(Provided records):
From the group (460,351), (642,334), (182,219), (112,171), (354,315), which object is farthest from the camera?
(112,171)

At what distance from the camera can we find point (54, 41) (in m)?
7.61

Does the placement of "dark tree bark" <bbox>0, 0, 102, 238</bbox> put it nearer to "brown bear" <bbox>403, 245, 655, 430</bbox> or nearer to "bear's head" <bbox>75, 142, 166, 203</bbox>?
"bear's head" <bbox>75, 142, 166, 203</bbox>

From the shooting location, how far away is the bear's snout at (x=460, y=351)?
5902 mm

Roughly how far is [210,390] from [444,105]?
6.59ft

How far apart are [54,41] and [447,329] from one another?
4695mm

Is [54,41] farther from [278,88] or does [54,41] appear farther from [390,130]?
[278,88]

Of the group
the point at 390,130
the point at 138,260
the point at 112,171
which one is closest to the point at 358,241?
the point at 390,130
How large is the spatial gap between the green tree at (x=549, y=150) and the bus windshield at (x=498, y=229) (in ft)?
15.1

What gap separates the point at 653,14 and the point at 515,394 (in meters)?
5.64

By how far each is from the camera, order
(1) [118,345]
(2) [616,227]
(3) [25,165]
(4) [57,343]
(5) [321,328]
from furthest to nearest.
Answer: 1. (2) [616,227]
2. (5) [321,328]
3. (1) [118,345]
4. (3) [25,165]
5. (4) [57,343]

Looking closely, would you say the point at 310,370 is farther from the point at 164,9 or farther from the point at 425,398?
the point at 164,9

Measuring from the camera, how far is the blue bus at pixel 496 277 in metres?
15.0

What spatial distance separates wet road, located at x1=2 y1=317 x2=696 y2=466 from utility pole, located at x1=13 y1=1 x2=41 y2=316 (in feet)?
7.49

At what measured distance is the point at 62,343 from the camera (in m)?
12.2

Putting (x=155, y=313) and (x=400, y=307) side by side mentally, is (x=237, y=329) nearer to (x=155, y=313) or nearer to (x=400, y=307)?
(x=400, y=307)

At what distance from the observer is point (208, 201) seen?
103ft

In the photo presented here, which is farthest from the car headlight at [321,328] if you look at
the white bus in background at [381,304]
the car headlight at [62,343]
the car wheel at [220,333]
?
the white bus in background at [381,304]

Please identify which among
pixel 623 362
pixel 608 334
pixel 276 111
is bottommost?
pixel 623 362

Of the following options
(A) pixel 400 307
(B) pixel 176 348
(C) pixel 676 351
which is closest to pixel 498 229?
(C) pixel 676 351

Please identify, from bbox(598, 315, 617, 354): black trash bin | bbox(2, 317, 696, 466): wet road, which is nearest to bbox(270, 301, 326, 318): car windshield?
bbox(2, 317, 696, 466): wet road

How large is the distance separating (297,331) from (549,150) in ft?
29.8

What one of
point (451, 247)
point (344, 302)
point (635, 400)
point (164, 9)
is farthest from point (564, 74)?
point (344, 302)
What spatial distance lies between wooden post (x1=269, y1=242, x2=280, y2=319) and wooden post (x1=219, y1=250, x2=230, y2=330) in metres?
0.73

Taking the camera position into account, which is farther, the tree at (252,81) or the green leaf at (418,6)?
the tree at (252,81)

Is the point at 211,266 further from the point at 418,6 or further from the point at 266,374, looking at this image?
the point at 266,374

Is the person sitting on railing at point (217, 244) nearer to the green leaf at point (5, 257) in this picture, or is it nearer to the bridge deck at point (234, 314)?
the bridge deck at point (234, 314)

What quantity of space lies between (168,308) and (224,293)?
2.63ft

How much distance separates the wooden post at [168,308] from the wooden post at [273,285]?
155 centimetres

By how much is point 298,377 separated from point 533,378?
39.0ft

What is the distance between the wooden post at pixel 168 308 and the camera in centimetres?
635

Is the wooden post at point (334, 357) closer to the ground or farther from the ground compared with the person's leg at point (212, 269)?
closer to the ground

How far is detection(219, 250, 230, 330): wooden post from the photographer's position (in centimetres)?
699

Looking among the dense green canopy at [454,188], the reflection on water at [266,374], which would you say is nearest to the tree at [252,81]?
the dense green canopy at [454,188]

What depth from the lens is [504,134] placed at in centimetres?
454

(Set exercise): Please give back the rows unchanged, from the line containing "Looking among the" through the last line of the rows, with both ends included.

(Written reply):
Looking among the dense green canopy at [454,188], the reflection on water at [266,374], which would you say is nearest to the tree at [252,81]?
the dense green canopy at [454,188]

What depth from the lens is [504,134] placed at in centimetres?
454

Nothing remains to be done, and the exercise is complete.